» REQUIRED TASKS
a) Write out the forum post exactly as it appears, from "But I know, Kalahou." up to and including "sharing your sign.".
b) According to the forum post, when did the "something" watching the youngest daughter leave?

» EXCERPT
--- START ---

My oldest reappeared (for she had not been living at home for awhile). As usual, the move in, started out
ok, then degraded to the same old, same old.

My youngest girl started to have a hard time sleeping.
She came to me and told me, there was something watching her, from her closet.
It did not give her a good feeling, Kalahou. This was not aumakua.

We prayed.

That "something" left when my oldest daughter left. Many will say it was my youngests stress, or imagination.
But I know, Kalahou. I do not live here, surrounded by this culture, and not know.

I thank you so much for your connecting with me, and sharing your sign.

It is a good feeling, yes you are right Kalahou, we seek protection and guidance from each other. We are all encouraged by each others stories and strength, and can shelter each other with kindness, fellow feeling and understanding in difficult times.

I have often though about the mystery of this communication, the worldwide web.

It is intriguing,
the Hawaiians
look to the stars as great navigators.
Here, our thoughts
travel from our fingertips
on the keyboard
to the far reaches
of the atmosphere
and back again
to this site.

:starplucker:

What a amazing thing life is.

Mahalo Kalahou, I will miss you and await your next post

Malama pono

leafy
Thank for this interesting post....It makes me want to learn more about the culture and people of Hawaii..My Difficult Child lived in near Hilo in mountains for 7 months...Your words do flow leafy..Kalahou, I have gleaned much from reading your post and your process..and all the subsequent posts..

--- END ---

» DATA SUPPLIED

--- START ---

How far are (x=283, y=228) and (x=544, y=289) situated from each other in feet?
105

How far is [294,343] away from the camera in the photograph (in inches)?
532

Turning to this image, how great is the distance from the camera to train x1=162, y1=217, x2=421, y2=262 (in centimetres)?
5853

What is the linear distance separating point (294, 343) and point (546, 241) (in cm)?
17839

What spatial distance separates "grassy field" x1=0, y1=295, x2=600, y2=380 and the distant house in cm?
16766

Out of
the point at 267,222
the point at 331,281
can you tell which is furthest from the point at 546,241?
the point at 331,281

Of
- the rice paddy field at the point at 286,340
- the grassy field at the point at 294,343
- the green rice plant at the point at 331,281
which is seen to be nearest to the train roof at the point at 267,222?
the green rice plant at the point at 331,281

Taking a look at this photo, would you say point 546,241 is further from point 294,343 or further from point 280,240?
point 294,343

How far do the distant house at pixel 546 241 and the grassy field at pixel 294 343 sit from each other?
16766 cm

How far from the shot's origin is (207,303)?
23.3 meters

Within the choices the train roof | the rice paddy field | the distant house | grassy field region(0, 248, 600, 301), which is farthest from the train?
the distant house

--- END ---

» RESULTS IN ORDER
a)
But I know, Kalahou. I do not live here, surrounded by this culture, and not know.

I thank you so much for your connecting with me, and sharing your sign.

b) It left when the oldest daughter left.